- **TRECHO DO DOCUMENTO**:
>>>>>
O Congresso Nacional aprovou e o Executivo sancionou, em março de 2026, legislação que suspende o direito de voto de condenados que cumprem pena privativa de liberdade. A medida regulamenta o artigo 15 da Constituição Federal, que já previa a suspensão dos direitos políticos durante o cumprimento de pena, mas nunca havia sido aplicado de forma uniforme na prática eleitoral brasileira.
Preso não pode votar: o que muda na prática
Até então, presos provisórios — aqueles sem condenação transitada em julgado — mantinham o direito ao voto. A nova lei estabelece critérios mais claros: apenas condenados com sentença definitiva perdem o direito durante o período de cumprimento da pena. Após o cumprimento, os direitos políticos são automaticamente restabelecidos. A Justiça Eleitoral ficará responsável por atualizar os cadastros junto ao Tribunal Superior Eleitoral.
O debate não é novo. Países como Estados Unidos e El Salvador adotam restrições semelhantes ou mais amplas. O presidente salvadorenho Nayib Bukele, referência em políticas de segurança pública, defende que direitos políticos devem ser exercidos por cidadãos em pleno cumprimento de suas obrigações legais. No Brasil, a discussão ganhou força após escândalos envolvendo facções criminosas que, segundo investigações da Polícia Federal, utilizavam o processo eleitoral para influenciar resultados em regiões dominadas pelo crime organizado.
<<<<<
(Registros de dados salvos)
>>>>>
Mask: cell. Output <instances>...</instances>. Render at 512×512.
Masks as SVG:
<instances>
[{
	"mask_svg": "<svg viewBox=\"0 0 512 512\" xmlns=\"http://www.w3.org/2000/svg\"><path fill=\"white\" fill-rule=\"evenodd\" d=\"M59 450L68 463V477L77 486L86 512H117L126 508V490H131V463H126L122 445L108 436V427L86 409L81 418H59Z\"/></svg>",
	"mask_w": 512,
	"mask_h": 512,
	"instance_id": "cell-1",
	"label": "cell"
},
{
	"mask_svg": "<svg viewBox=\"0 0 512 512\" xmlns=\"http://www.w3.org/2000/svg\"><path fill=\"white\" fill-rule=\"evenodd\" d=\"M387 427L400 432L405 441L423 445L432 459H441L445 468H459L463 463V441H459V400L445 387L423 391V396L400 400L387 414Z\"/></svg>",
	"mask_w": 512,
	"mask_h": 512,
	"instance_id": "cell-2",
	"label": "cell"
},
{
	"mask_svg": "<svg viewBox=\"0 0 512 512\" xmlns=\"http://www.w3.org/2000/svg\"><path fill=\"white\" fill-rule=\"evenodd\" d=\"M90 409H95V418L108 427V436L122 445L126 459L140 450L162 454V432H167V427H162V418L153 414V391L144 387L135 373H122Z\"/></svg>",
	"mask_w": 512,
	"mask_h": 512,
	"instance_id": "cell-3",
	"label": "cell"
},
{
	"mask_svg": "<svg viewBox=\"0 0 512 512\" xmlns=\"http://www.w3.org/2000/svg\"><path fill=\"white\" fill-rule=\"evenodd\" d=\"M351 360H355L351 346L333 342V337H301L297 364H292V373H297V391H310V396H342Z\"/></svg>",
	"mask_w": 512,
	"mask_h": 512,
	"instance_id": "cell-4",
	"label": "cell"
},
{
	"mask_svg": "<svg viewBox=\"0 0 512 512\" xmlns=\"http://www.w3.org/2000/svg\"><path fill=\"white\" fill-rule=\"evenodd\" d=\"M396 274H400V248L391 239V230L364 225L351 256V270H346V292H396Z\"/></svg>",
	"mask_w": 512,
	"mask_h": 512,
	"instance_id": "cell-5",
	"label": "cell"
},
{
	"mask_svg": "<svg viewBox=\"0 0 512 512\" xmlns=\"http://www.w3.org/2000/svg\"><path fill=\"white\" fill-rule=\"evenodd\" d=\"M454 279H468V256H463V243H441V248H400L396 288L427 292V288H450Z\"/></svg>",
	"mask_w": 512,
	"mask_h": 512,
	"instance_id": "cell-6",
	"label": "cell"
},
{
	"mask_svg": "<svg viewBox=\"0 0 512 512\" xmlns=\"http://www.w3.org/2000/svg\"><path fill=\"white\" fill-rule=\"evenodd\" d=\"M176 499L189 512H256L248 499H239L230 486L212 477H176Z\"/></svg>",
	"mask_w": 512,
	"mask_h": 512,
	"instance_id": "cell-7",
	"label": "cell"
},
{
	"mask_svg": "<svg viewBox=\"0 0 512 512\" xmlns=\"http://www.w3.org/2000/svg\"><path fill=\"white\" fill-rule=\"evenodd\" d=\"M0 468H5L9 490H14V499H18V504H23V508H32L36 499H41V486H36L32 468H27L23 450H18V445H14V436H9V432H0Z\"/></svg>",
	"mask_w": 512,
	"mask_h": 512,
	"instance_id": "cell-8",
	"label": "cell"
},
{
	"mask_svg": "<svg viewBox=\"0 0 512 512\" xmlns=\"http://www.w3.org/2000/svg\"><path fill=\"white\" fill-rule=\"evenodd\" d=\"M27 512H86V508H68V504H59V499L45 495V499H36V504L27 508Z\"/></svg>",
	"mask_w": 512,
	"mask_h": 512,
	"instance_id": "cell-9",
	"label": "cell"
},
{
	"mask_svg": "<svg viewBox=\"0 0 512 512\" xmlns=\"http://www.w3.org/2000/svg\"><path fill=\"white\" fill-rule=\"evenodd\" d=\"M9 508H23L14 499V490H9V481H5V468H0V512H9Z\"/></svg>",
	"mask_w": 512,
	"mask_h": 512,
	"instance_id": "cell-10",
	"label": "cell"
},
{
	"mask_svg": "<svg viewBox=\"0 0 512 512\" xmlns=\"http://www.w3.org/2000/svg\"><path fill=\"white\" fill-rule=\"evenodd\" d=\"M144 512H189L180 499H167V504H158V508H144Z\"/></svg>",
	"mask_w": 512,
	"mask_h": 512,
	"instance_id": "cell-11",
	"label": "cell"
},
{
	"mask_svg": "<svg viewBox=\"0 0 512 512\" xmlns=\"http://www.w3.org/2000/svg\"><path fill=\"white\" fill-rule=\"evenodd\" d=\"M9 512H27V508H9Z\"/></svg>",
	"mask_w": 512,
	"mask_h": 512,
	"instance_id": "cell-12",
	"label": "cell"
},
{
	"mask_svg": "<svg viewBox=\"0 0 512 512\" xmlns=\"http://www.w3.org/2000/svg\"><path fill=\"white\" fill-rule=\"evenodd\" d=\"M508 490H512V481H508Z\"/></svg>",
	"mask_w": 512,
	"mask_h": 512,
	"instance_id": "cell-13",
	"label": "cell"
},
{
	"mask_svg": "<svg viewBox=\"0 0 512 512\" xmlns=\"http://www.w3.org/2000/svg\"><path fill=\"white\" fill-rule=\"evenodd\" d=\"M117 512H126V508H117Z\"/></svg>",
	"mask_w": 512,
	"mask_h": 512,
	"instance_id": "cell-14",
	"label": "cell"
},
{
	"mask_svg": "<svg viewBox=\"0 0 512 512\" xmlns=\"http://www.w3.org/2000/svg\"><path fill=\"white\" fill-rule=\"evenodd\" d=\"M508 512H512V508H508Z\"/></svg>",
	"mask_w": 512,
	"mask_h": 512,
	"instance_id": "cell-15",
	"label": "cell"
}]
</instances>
<<<<<
- **AÇÕES A REALIZAR**:
a) Copie do texto sobre o voto de presos o trecho que vai de "Preso não pode" até "Tribunal Superior Eleitoral.", incluindo essas palavras.
b) Por favor, escreva a continuação do texto sobre o voto de presos a partir da última frase apresentada.

- **RESPOSTAS POR ITEM**:
a)
Preso não pode votar: o que muda na prática
Até então, presos provisórios — aqueles sem condenação transitada em julgado — mantinham o direito ao voto. A nova lei estabelece critérios mais claros: apenas condenados com sentença definitiva perdem o direito durante o período de cumprimento da pena. Após o cumprimento, os direitos políticos são automaticamente restabelecidos. A Justiça Eleitoral ficará responsável por atualizar os cadastros junto ao Tribunal Superior Eleitoral.

b)
Críticos da medida, concentrados em partidos de esquerda como o PT, argumentam que a lei viola princípios democráticos e pune duplamente o condenado. Juristas conservadores rebateram: a suspensão de direitos políticos durante a pena já está na Constituição desde 1988 — a lei apenas dá efetividade ao texto que nunca saiu do papel, conforme destacou a Gazeta do Povo em análise publicada após a sanção.
Impacto eleitoral e segurança pública
O Tribunal Superior Eleitoral estima que cerca de 900 mil pessoas atualmente cumprem pena privativa de liberdade no Brasil. Com a nova lei, esse contingente deixa de integrar o eleitorado ativo enquanto estiver encarcerado. Para especialistas em segurança pública ouvidos pela Revista Oeste, a medida também reduz a capacidade de lideranças do crime organizado exercerem pressão eleitoral a partir de dentro dos presídios.
A nova lei corrige uma distorção antiga. A Constituição já dizia que pena privativa de liberdade suspende direitos políticos — faltava só alguém ter a coragem de aplicar. Quem cumpre pena abriu mão, temporariamente, do contrato social. Votar é direito de cidadão em liberdade. A resistência da esquerda revela menos preocupação com democracia e mais com a perda de um eleitorado cativo — literalmente.